Since your question is rather vague let's think about general strategies that can be used to approach this problem.
A standard solution here would be caching, but since you explicitly want to avoid it, I assume there some additional limitations here. It suggests that some similar solutions, like
are not acceptable either. It means you have to find some to manipulate pipeline itself.
Although multiple transformations can be squashed together every transformation creates a new RDD. This, combined with your statement about caching, sets relatively strong constraints on possible solutions.
Let's start with the simplest possible case where all pipelines can be expressed a single stage jobs. This restricts our choices to map only jobs and simple map-reduce jobs (like the one described in your question). Pipelines like this can be easily expressed as a sequence of operations on local iterators. So the following
import org.apache.spark.util.StatCounter
def isEven(x: Long) = x % 2 == 0
def isOdd(x: Long) = !isEven(x)
def p1(rdd: RDD[Long]) = {
rdd
.filter(isEven _)
.aggregate(StatCounter())(_ merge _, _ merge _)
.mean
}
def p2(rdd: RDD[Long]) = {
rdd
.filter(isOdd _)
.reduce(_ + _)
}
could be expressed as:
def p1(rdd: RDD[Long]) = {
rdd
.mapPartitions(iter =>
Iterator(iter.filter(isEven _).foldLeft(StatCounter())(_ merge _)))
.collect
.reduce(_ merge _)
.mean
}
def p2(rdd: RDD[Long]) = {
rdd
.mapPartitions(iter =>
Iterator(iter.filter(isOdd _).foldLeft(0L)(_ + _)))
.collect
.reduce(_ + _)
// identity _
}
At this point we can rewrite separate jobs as follows:
def mapPartitions2[T, U, V](rdd: RDD[T])(f: Iterator[T] => U, g: Iterator[T] => V) = {
rdd.mapPartitions(iter => {
val items = iter.toList
Iterator((f(items.iterator), g(items.iterator)))
})
}
def reduceLocally2[U, V](rdd: RDD[(U, V)])(f: (U, U) => U, g: (V, V) => V) = {
rdd.collect.reduce((x, y) => (f(x._1, y._1), g(x._2, y._2)))
}
def evaluate[U, V, X, Z](pair: (U, V))(f: U => X, g: V => Z) = (f(pair._1), g(pair._2))
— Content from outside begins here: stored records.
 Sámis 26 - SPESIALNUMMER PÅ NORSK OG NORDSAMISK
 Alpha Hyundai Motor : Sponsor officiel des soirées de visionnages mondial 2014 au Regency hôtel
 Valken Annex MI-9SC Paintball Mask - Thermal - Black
val rdd = sc.range(0L, 100L)
def f(iter: Iterator[Long]) = iter.filter(isEven _).foldLeft(StatCounter())(_ merge _)
def g(iter: Iterator[Long]) = iter.filter(isOdd _).foldLeft(0L)(_ + _)
evaluate(reduceLocally2(mapPartitions2(rdd)(f, g))(_ merge _, _ + _))(_.mean, identity)
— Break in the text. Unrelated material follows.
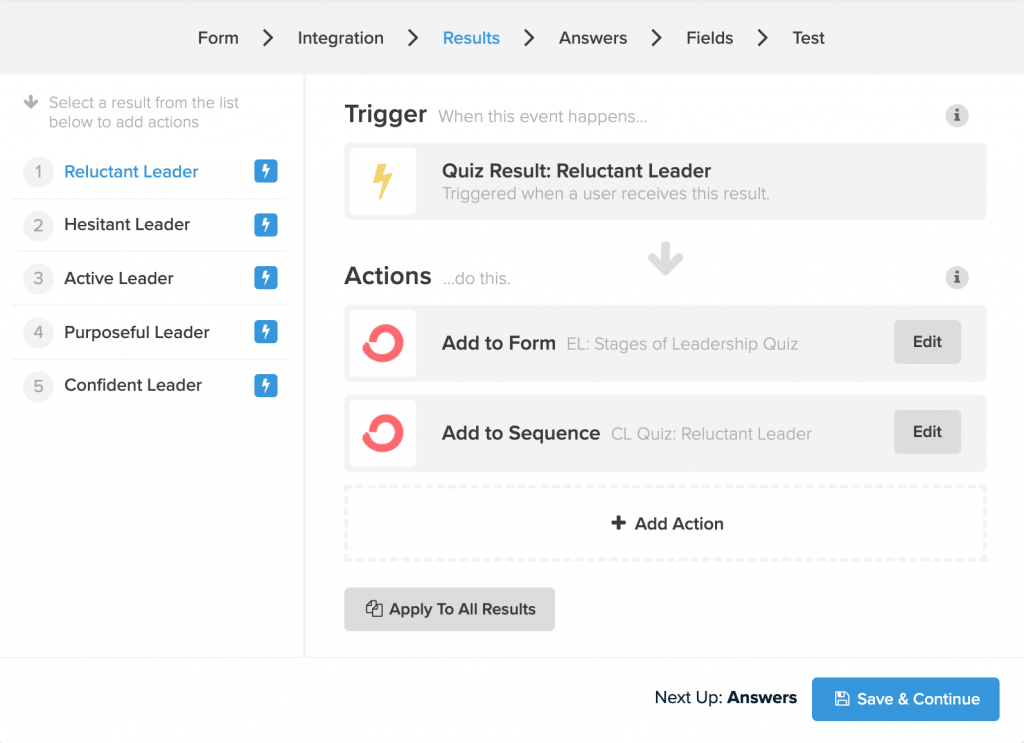 grow your email list using a quiz_email integration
The biggest issue here is that we have to eagerly evaluate each partition to be able to apply individual pipelines. It means that overall memory requirements can be significantly higher compared to the same logic applied separately. Without caching* it is also useless in case of multistage jobs.
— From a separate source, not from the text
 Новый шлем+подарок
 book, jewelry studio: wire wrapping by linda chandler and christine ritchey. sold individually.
An alternative solution is to process data element-wise but treat each item as a tuple of seqs:
def map2[T, U, V, X](rdd: RDD[(Seq[T], Seq[U])])(f: T => V, g: U => X) = {
rdd.map{ case (ts, us) => (ts.map(f), us.map(g)) }
}
def filter2[T, U](rdd: RDD[(Seq[T], Seq[U])])(
f: T => Boolean, g: U => Boolean) = {
rdd.map{ case (ts, us) => (ts.filter(f), us.filter(g)) }
}
def aggregate2[T, U, V, X](rdd: RDD[(Seq[T], Seq[U])])(zt: V, zu: X)
(s1: (V, T) => V, s2: (X, U) => X, m1: (V, V) => V, m2: (X, X) => X) = {
rdd.mapPartitions(iter => {
var accT = zt
var accU = zu
iter.foreach { case (ts, us) => {
accT = ts.foldLeft(accT)(s1)
accU = us.foldLeft(accU)(s2)
}}
Iterator((accT, accU))
}).reduce { case ((v1, x1), (v2, x2)) => ((m1(v1, v2), m2(x1, x2))) }
}
With API like this we can express initial pipelines as:
val rddSeq = rdd.map(x => (Seq(x), Seq(x)))
aggregate2(filter2(rddSeq)(isEven, isOdd))(StatCounter(), 0L)(
_ merge _, _ + _, _ merge _, _ + _
)
This approach is slightly more powerful then the former one (you can easily implement some subset of byKey
methods if needed) and memory requirements in typical pipelines should be comparable to the core API but it is also significantly more intrusive.
* You can check an answer provided by eje for multiplexing examples.